An economist for Moody's sounded the alarm Tuesday that a government shutdown or a default on the country's debt would derail an already tepid recovery and perhaps ignite a new recession.
Testifying before a Senate Budget Committee, Mark Zandi, chief economist for the credit rating agency and a former adviser to Sen. John McCain's presidential campaign, warned that political uncertainty in Washington was stifling economic growth. While he was critical of regulations handed down from the Obama administration, Zandi also cautioned that the brinksmanship displayed by Republicans over the debt ceiling and government funding fight was of grave concern to investors, entrepreneurs and even middle-class Americans.
"Breaching the debt limit would be cataclysmic — a full-blown recession," said Mark Zandi, chief economist for Moody's. "It is critical you come to terms on this in a timely way."
Congress has until the end of the month to pass a resolution to fund the government, a prospect dimmed by a conservative effort to strip funding for Obamacare in any continuing resolution. By the middle of October, the country is also likely to reach its borrowing threshold, threatening the United States' credit and its financial standing.
Republicans have pushed for spending cuts and entitlement reform before agreeing to raise the debt ceiling, but President Obama has said he refuses to negotiate or strap conditions to another increase.
But even as Zandi and other experts speaking before the committee warned that the partisanship in Washington was a detriment to the economy, lawmakers spent much of 90-minute hearing pointing fingers and assigning fault.
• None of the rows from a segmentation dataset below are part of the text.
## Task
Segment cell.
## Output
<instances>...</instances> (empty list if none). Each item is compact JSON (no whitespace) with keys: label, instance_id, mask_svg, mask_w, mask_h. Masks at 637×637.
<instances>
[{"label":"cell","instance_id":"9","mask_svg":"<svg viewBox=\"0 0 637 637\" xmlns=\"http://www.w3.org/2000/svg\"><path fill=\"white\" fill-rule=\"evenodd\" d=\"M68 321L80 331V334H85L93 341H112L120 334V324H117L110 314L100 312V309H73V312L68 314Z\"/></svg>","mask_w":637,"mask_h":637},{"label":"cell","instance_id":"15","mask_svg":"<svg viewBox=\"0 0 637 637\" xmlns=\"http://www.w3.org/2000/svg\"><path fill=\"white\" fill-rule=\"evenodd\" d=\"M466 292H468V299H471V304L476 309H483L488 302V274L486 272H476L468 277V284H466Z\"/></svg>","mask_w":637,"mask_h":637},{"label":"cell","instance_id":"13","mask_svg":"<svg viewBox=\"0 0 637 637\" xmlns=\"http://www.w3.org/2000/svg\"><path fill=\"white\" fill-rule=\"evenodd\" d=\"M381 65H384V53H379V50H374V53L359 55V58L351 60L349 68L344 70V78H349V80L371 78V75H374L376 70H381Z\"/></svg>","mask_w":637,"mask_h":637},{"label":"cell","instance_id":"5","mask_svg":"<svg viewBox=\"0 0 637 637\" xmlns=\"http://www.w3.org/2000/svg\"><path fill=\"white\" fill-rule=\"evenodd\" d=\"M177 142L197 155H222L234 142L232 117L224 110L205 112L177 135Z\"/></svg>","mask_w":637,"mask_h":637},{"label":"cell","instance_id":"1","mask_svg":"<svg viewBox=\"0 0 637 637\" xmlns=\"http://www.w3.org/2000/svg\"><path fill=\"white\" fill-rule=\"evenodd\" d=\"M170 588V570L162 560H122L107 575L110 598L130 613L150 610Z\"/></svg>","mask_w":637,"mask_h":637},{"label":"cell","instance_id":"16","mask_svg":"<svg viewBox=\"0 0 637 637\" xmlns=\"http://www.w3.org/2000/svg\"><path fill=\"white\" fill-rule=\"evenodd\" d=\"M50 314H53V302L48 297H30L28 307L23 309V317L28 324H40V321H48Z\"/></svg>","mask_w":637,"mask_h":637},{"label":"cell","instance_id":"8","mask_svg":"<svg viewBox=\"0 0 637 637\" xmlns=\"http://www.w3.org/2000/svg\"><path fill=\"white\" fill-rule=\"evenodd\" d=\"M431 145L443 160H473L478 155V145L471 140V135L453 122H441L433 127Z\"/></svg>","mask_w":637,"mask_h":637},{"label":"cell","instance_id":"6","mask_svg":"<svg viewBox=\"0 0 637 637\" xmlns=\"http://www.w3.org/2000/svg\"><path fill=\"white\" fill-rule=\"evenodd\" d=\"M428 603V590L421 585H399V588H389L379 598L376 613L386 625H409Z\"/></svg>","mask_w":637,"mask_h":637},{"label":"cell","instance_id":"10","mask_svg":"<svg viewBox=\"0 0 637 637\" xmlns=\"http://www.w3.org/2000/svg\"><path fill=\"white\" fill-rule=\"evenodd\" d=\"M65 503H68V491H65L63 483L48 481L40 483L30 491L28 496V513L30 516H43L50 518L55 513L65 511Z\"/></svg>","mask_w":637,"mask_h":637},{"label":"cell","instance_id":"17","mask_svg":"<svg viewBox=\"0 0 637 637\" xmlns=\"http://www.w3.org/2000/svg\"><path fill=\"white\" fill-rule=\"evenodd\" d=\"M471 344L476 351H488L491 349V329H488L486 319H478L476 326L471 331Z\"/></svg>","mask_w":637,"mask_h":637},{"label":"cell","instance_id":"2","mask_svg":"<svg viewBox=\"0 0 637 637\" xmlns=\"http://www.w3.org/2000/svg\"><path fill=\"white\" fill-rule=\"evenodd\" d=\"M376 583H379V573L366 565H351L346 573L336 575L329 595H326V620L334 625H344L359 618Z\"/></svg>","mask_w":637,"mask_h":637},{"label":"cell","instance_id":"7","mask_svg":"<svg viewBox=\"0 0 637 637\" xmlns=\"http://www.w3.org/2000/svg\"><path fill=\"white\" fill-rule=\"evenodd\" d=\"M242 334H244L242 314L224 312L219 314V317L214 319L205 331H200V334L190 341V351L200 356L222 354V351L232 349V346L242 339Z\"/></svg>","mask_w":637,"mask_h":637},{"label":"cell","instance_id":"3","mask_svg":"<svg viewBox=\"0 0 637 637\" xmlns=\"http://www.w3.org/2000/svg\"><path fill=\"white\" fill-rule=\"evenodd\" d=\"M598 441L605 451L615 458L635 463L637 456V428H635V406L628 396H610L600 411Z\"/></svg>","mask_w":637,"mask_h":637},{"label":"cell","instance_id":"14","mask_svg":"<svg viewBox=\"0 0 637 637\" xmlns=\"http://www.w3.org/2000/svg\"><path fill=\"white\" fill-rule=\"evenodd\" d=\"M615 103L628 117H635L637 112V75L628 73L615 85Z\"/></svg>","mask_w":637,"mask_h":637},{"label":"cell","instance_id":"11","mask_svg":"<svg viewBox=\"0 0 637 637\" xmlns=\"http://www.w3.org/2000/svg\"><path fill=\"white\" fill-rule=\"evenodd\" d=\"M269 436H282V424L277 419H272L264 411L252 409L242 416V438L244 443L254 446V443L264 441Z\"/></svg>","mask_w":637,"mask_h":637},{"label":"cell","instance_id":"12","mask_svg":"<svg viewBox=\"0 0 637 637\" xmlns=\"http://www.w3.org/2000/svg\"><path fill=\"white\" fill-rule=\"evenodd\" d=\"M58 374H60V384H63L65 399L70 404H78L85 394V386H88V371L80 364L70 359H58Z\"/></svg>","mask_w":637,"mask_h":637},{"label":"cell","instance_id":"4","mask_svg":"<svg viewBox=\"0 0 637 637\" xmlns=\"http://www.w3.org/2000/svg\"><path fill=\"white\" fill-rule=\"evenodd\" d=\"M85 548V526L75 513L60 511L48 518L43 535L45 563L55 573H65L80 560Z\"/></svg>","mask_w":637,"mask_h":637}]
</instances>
"Stop the hostage taking, stop the political games that are really hurting our economic recovery," Sen. Patty Murray, D-Wa., said, blaming Tea Party Republicans in Congress for initiating the crisis.
Sen. Jeff Sessions, R-Ala., shot back that the recovery under Obama was weak and regulations from the administration, particularly stemming from Obamacare and the Environmental Protection Agency, have killed jobs. Sessions also said Republicans should continue to insist on tying spending cuts to the debt ceiling debate and not to worry about a potential shutdown.
"We've had these crises before and we bounce back rather rapidly," Sessions said.
That opinion was shared by one expert. Allan Meltzer, an economics professor at Carnegie Mellon University, said a short-term government shutdown would not be detrimental. Instead, Meltzer opined that unsustainable budget deficits were of greater concern.
Zandi disagreed, noting that a government shutdown was just as problematic. The former Republican adviser said federal housing, student and small business loans would all be affected by a failure to fund the government, and Social Security payments would be threatened if the debt ceiling were not increased.
"Why go down that path if you know what you're going to have do, which is raise the debt ceiling and fund the government?" Zandi said.